How often “then” occurs in scenes like at the food truck—the lie the cook tells me, the truth he smiles at her, the reality that depends on the lie that there is only one, pure truth.
It’s April & when am I going to giggly-hug my friends, again‽‽
Every time I see “Kung Flu” on Twitter, I make a note to get another honey oolong milk tea once Kung Fu Tea reopens.
It’s April & I would eat three bags of J.’s hair, too.
Though lately can’t stop thinking about how he isn’t the one whose food these other white men won’t touch.
I make a list of the white men I’ve dated, hooked up with, wanted. It’s a long list.
It’s almost May & why are all the Chinese American friends I want to guffawly-hug in New York, on the West Coast‽‽‽
I want to write about snow. Instead of my list of white men. Then realize I usually write “silver” to describe snow, instead of “white.” The moon, too. “Silver” or “golden.” & any bright light—just “bright.” The fact that I can’t write “white” without thinking of my list of white men. Of my first boyfriend, his bright white teeth as he said, I like your eyes, they’re not really chinky eyes. The way I said, Thank you.
Or my third boyfriend, how he liked to call my dick an eggroll, proudly called himself a rice queen.
All the ways I said, Thank you.
Or all the dates with white men where I was just elated they didn’t call themselves rice queens. Or the white professor who didn’t call himself a rice queen but was always seen with younger Chinese men. Or the white professor who was always seen with younger Chinese men but didn’t call himself a rice queen. How I was the younger man, had trouble calling myself Chinese.
The fact that I can’t write about the snow without writing about standing in it, still as a tree, wishing it would cover my entire body in a thick blanket of white, white, white.
To realize some of my writing is just my saying to white men: Look how lovable I am.
How I’ve thought that being with a white man would whiten me, lighten my lonely. & actually, factually, being with some white men has blanketed me while covering me in lonelier.
The fact that I love J. for J.
Just as this country does. Most of this country does, before learning he has a boyfriend. What percentage of this country loves me, after reading my name, after seeing my face, after hearing me talk about my boyfriend?
After a list of your loves, I tell my student who’s feeling stuck, perhaps in every possible way, make a list of your questions. Like:
What is love? Is it just saying I’ll eat a hundred bags of your hair? Or is it also talking, continuing to talk about the fact of his whiteness, my notness? How it is that I am an antonym for person, synonym for sickness? This one & a myriad before & mutations to come?
Is posing all this as a set of questions when I already know the answers a form of lying?
Sure.
It’s May, I need this form of lying.
In order to spell the facts out. In order not to fall under the facts of the particular order of the world as is. In unordered love.
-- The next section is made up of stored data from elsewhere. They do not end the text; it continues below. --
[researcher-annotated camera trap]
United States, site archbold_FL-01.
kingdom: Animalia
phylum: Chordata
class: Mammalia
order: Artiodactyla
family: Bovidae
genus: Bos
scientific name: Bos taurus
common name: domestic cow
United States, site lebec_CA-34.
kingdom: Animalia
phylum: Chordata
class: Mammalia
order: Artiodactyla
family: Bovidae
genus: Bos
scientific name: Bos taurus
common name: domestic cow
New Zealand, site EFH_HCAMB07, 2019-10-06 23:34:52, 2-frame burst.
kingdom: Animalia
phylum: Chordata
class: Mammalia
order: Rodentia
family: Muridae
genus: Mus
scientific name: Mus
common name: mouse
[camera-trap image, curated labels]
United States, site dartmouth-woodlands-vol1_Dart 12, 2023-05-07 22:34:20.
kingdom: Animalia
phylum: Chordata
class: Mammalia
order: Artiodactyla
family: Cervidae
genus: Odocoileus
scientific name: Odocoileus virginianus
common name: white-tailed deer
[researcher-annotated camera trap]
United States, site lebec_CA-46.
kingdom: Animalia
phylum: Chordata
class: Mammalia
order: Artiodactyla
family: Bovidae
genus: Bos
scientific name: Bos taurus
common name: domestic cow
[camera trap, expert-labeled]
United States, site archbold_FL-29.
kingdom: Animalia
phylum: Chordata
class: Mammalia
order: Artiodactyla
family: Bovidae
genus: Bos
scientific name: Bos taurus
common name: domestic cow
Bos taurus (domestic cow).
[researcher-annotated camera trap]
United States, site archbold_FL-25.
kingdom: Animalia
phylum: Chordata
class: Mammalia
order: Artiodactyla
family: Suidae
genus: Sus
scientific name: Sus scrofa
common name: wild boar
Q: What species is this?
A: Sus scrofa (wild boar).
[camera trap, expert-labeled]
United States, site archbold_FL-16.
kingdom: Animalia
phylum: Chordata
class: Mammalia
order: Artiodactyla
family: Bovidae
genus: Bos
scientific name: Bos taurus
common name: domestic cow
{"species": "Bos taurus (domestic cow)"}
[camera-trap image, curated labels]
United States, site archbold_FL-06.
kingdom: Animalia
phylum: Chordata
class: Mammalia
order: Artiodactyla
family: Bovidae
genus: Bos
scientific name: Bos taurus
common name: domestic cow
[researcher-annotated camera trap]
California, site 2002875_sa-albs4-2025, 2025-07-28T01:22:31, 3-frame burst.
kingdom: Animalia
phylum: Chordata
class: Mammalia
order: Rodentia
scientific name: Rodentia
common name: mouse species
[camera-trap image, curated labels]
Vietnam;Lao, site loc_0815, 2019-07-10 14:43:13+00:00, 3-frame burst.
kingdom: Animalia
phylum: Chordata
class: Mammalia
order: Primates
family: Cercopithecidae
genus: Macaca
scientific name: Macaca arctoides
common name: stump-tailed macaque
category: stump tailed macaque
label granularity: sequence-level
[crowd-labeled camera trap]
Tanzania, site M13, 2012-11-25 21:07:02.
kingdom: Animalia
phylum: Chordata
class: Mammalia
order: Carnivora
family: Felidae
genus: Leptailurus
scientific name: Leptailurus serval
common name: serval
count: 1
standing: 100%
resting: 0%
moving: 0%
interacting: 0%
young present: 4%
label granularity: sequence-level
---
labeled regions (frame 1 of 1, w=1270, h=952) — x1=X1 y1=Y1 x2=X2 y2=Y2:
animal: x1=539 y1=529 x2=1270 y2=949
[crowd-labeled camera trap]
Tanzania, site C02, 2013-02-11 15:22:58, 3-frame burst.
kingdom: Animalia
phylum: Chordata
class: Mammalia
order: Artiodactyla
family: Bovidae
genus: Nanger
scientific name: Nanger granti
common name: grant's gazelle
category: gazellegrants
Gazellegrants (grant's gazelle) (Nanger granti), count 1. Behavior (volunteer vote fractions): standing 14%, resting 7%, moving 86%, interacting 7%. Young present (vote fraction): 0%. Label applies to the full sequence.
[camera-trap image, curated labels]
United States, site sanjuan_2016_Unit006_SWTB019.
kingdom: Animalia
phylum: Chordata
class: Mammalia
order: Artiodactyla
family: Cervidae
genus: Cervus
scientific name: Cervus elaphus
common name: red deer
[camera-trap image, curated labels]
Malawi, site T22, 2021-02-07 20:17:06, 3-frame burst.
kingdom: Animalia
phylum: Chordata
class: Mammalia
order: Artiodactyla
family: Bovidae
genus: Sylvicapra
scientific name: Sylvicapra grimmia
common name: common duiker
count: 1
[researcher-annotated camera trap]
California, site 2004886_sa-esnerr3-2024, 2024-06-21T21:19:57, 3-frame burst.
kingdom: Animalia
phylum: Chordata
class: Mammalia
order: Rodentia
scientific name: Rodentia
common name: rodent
In another dream I get to go to my favorite restaurant in Los Angeles. Which somehow is also my childhood apartment in Western Mass. There’s the sporty smell of my boyhood shampoo. There’s no food. Nevertheless, everyone’s seated at big wooden tables with blue linen tablecloths. Chatting away. The clink of champagne glasses, but no champagne, not one glass. & in the background, the beep-burps of dialup Internet, with no bulky Dell computer in sight.
Mostly, it’s Chinese people. Chinese & Chinese American. Some of them with non-Chinese partners. Some of them queer. Some of them with my face; I mean, at least five of them literally have my face. I sit down next to one. His eyes—my eyes. He smiles. Not my smile, or not yet.